Goodbye Max Mosley, the motorsport executive who helped bring Rupert Murdoch to his knees and had a huge impact on the tabloid media.
Mosley, who has died at the age of 81, was a relatively obscure figure to most until his sexual proclivities were exposed by the News of the World in 2008. At the time, the paper thought the story was an absolute slam dunk and it appeared under the headline: “F1 boss has sick Nazi orgy with 5 hookers”.
The paper paid one of the dominatrices to carry a hidden camera, and even went as far as to publish footage on its website.
In those days, papers like the News of the World cared less about privacy than they did about libel, as privacy damages tended to be tiny and very few people sued (because, as Mosley found out, even if you won, you lost).
Mosley’s High Court action against the paper meant all the sordid details were aired again over two weeks. Even though he was awarded record damages of £60,000 plus costs of £450,000, he said he was still left severely out of pocket.
But he did succeed in changing the landscape of privacy in the UK.
Put simply, he established that what a married man did with paid dominatrices in a Chelsea basement was his business alone. The fact he was committing adultery and betraying his wife did not cut it. After this, for private sexual matters to be exposed by the press, there had to be a wider public interest defence.

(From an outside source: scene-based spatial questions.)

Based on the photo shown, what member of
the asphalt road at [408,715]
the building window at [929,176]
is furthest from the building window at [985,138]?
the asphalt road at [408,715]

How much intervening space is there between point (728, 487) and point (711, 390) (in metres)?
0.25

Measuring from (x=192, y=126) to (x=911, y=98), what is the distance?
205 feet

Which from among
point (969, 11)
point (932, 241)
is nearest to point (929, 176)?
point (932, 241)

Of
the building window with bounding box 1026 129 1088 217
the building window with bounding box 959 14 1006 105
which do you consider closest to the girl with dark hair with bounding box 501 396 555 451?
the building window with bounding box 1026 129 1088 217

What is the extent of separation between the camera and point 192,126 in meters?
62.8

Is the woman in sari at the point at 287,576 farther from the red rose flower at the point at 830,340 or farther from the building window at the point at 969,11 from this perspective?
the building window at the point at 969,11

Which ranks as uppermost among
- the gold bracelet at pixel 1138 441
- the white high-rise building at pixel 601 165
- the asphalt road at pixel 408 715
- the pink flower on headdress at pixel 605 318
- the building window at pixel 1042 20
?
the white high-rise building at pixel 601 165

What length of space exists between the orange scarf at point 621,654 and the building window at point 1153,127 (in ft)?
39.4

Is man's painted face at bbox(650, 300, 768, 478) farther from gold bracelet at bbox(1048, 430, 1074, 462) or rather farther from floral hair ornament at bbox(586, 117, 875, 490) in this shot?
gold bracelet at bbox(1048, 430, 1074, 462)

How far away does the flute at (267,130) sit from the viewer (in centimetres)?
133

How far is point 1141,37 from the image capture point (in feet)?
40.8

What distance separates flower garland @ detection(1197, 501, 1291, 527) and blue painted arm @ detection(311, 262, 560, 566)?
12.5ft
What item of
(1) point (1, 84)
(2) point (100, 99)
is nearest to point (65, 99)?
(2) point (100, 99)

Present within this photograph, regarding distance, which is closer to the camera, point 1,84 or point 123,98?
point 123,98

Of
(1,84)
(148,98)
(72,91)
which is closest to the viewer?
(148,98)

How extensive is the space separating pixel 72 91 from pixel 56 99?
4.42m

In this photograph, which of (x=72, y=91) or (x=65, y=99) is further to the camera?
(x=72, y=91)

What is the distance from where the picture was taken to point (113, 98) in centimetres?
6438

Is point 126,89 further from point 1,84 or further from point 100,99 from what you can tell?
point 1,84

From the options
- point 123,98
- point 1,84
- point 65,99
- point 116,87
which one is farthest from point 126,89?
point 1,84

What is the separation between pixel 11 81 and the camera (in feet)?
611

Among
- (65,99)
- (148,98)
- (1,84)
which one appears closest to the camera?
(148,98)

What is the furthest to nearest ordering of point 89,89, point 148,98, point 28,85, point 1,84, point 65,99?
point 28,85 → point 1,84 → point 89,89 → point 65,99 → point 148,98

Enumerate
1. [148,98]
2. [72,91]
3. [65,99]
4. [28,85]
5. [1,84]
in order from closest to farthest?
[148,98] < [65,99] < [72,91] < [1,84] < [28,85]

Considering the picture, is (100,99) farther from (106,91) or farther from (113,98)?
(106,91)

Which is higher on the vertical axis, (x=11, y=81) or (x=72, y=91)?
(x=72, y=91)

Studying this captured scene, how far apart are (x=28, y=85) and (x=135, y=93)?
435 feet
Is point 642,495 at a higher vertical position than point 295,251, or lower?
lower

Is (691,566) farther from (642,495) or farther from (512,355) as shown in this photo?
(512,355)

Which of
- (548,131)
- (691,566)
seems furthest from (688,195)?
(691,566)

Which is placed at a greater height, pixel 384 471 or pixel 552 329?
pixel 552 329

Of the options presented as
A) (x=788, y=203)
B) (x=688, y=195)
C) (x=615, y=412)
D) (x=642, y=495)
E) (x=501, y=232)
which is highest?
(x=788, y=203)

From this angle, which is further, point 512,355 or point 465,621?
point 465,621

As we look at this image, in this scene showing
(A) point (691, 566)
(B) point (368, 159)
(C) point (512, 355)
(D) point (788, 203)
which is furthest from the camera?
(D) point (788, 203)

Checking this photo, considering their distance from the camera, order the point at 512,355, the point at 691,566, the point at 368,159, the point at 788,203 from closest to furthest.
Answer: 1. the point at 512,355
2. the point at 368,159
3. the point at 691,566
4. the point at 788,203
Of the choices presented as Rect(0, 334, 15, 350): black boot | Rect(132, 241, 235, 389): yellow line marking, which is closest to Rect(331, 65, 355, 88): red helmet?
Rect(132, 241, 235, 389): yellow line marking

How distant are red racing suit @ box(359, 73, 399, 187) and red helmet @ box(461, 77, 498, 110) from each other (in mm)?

The News of the World thought it had the public interest nailed on with the Nazi angle. But unfortunately, it didn’t translate in the video. The judge decided that though the orgy participants were dressed in German military uniforms and speaking German, there were no allusions to the Nazis.
Mosley appeared to devote much of the rest of his life to fighting the tabloids and seeking media reform. We set out a potted history of his campaign here.
It is doubtful that the Press Complaints Commission would have been abolished and its replacement, IPSO, created without his involvement. He provided much of the financial muscle behind the campaign for press reform and was its most forthright public advocate.
He also provided crucial assistance to Nick Davies of The Guardian in helping him to uncover the phone-hacking scandal which brought down the News of the World and set in train the Leveson report, the abolition of the PCC and the creation of IPSO, as well as nearly creating a compulsory system of statute-backed press regulation.
Mosley recruited the private investigator Glenn Mulcaire as a security consultant and effectively paid him to share what he knew about phone-hacking at the News of the World with Davies. In his book, Hack Attack, Davies says Mosley told him he was moving his vast fortune from an offshore trust in Liechtenstein onshore to turn it into a fighting fund for his campaign against the tabloid press.
He paid for lawyer Mark Lewis to successfully sue the PCC for libel after its chairwoman Peta Buscombe said Lewis misled parliament about the number of voicemails intercepted by the News of the World. Mosley also underwrote the legal costs of numerous hacking victims. And via a family charity, the Alexander Mosley Charitable Trust, he has entirely underwritten the £1m-a-year cost of rival press regulator Impress.
Nearly seven years on from the launch of IPSO, and then Impress, the impact of Mosley’s efforts on the press regulation landscape is mixed. Impress is largely irrelevant because, while being tougher on paper than IPSO, no tabloids are signed up to it. And it is difficult to discern much difference between IPSO and the old PCC in practice. It has the power to compel frontpage corrections, which it has used. But it has never held an investigation into serious wrongdoing or levied a fine.
IPSO offers low-cost compulsory arbitration for settling libel and privacy complaints, which should be a significant deterrent, and provides access to justice for the less well-off. But there is no mention of anyone taking this up yet in IPSO’s annual report.
Tabloids are, however, immeasurably better behaved today than they were before the Leveson report, and Mosley can take much of the credit for this change.
Not only have News UK and Reach spent hundreds of millions on legal payouts to hacking victims, but all the tabloids know they are in the last-chance saloon when it comes to tougher statute-backed press regulation, which remains the stroke of a pen away. Huge legal penalties and the threat of tougher regulation are a powerful deterrent, and ensure a far more compliant tabloid culture today.
Mosley’s success at transforming privacy in the UK is another lasting legacy. Without him, it is unlikely that Meghan Markle and Prince Harry would have taken on the Mail on Sunday – and won.
Today, privacy rather than libel is the main legal concern of tabloid publishers and the Sunday tabloids in particular are unrecognisable compared with pre-2008. The kiss-and-tell is largely dead, and Mosley killed it.